In other areas, the experience of Irish trainees differed from that of their UK counterparts. A far smaller proportion of Irish trainees were redeployed to other areas of the hospital. This most likely reflected the greater severity of the UK’s first wave. Irish trainees reported a larger reduction in consultant-led teaching than UK trainees but a similar reduction in peer-to-peer teaching. This may reflect adherence to the faculty’s advice that departments should facilitate remote reading where possible. The overall reduction in consultant-led teaching in Ireland, however, was likely balanced by the greater availability of trainees to attend whatever tutorials were available because of lower levels of redeployment.

Our study of Irish trainees offered some new insights compared with previous studies. There was a high level of satisfaction with the FFR exams which were conducted for the first time using video conferencing software. More than half of trainees felt that the experience was better than expected. Almost 90% said that the experience was similar or better than traditional exams. Online tutorials were also well received by trainees. Many reports have highlighted the different ways in which radiology training can adapt to the challenges of the pandemic [10, 11]. Video conferencing software may become the new normal for teaching and examining in postgraduate training, especially considering the flexibility it offers to trainees and trainers alike. The Faculty of Radiologists has adapted by providing scheduled lectures and course days online for the foreseeable future.

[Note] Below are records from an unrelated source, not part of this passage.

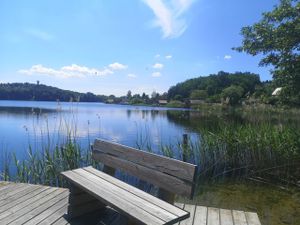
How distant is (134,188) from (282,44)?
534 centimetres

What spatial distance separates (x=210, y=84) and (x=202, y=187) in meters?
69.6

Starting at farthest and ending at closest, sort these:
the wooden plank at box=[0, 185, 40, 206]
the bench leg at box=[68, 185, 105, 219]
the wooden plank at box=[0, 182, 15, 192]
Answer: the wooden plank at box=[0, 182, 15, 192] → the wooden plank at box=[0, 185, 40, 206] → the bench leg at box=[68, 185, 105, 219]

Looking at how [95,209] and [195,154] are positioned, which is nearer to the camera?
[95,209]

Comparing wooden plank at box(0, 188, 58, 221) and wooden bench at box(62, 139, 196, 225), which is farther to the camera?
wooden plank at box(0, 188, 58, 221)

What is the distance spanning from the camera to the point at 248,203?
16.7ft

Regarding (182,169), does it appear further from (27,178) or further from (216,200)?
(27,178)

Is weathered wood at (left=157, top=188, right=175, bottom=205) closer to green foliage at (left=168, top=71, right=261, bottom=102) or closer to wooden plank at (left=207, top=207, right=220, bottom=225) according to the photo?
wooden plank at (left=207, top=207, right=220, bottom=225)

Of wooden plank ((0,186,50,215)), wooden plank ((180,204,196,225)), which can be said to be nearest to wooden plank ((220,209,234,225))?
wooden plank ((180,204,196,225))

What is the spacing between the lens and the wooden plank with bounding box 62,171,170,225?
6.81ft

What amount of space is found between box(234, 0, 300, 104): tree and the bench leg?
5038mm

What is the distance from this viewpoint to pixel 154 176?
2754 millimetres

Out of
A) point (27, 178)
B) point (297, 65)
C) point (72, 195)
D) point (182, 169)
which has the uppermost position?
point (297, 65)

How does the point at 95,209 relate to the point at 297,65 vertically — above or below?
below

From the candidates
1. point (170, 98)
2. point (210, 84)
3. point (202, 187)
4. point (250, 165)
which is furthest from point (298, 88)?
point (170, 98)
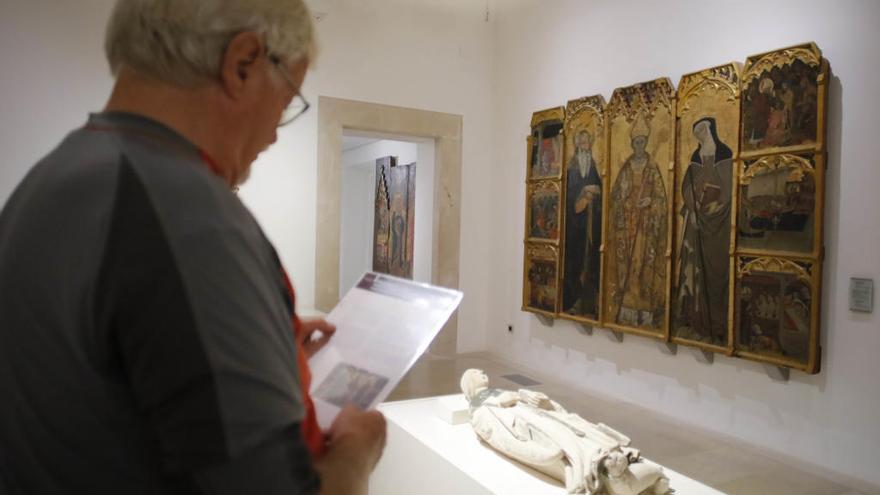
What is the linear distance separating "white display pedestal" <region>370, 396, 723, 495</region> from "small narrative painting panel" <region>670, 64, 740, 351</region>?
2708mm

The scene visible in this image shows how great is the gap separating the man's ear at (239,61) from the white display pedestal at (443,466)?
2.80m

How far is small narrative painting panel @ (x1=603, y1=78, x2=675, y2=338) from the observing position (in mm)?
6645

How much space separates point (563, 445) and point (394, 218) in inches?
383

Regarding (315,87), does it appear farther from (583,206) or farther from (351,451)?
(351,451)

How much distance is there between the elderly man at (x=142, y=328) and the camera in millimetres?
847

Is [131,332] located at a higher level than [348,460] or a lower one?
higher

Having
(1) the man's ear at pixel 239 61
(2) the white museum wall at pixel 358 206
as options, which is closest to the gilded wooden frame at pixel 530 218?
(2) the white museum wall at pixel 358 206

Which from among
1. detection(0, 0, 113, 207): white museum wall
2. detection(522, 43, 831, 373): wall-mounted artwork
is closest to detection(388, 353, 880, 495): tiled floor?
detection(522, 43, 831, 373): wall-mounted artwork

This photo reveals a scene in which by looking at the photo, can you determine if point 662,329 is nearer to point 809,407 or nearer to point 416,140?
point 809,407

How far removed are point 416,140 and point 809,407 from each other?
595 cm

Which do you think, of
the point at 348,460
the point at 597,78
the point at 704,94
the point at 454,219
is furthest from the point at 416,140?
the point at 348,460

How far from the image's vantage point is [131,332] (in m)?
0.85

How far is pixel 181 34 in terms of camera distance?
1053mm

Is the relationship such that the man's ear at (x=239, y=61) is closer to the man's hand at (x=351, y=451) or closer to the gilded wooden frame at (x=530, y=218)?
the man's hand at (x=351, y=451)
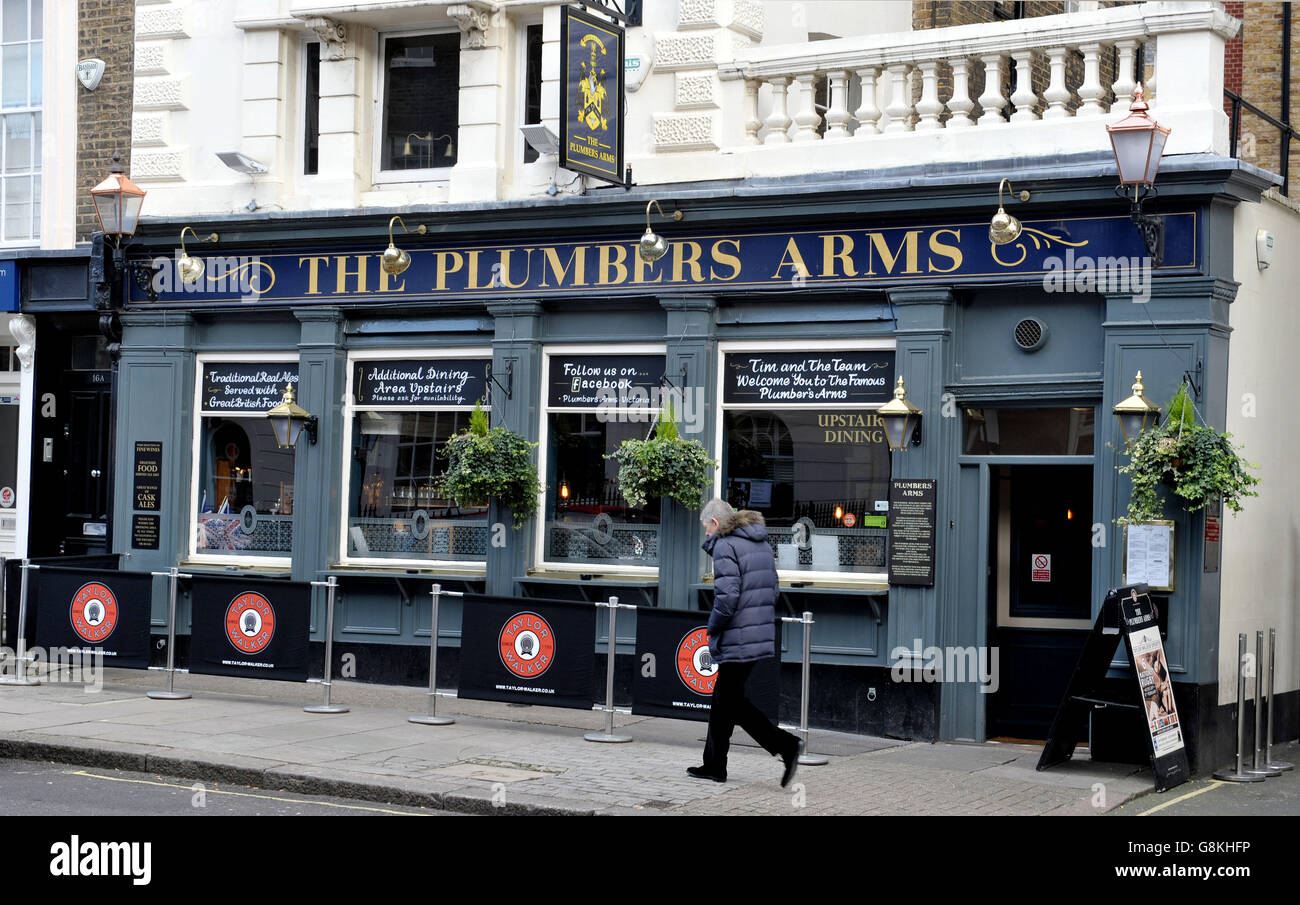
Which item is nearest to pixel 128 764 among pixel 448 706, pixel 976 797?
pixel 448 706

Unlike the positive experiences trainees report with online exams, respondents were less enthusiastic about online multidisciplinary team (MDT) meetings. The majority of respondents found this experience worse than traditional meetings. Better integration of video conferencing software with the National Integrated Medical Imaging System (NIMIS) is one measure that may help to improve trainees’ experiences. Most trainees also found online conferences to be a worse experience to traditional in-person conferences.

The size of the trainee cohort is one potential limitation of this study. Sixty trainees did not respond and were therefore not represented. However, 51.6% was considered an adequate response rate, particularly given the survey was voluntary and anonymous and considering that there was representation from every Irish training centre. The highest proportion of responses came from first years who had only experienced radiology training during the pandemic. Their experiences and responses may not be representative of many more senior trainees who did not respond. Six of the nine training centres surveyed were in Dublin. There have been regional variations in COVID-19 infections across the country, but the highest number of cases and deaths overall has occurred in Dublin [12]. For this reason, our results may not be fully generalizable. In addition, there were significant variations in the way each individual hospital responded to the challenges of COVID-19 in terms of training, rotas, redeployment, and day-to-day work practices. Any individual’s experience of the pandemic will have been affected to some extent by factors unique to their own training centre.

Our nationwide survey of postgraduate trainees shows that the COVID-19 pandemic has had a significant effect on radiology training and trainee wellbeing. However, online training resources, tutorials, and exams conducted remotely using video conferencing software have been enthusiastically embraced by trainees. The lessons learnt from the last 12 months should serve to prepare radiology trainers and trainees for the future challenges of this and other health crises.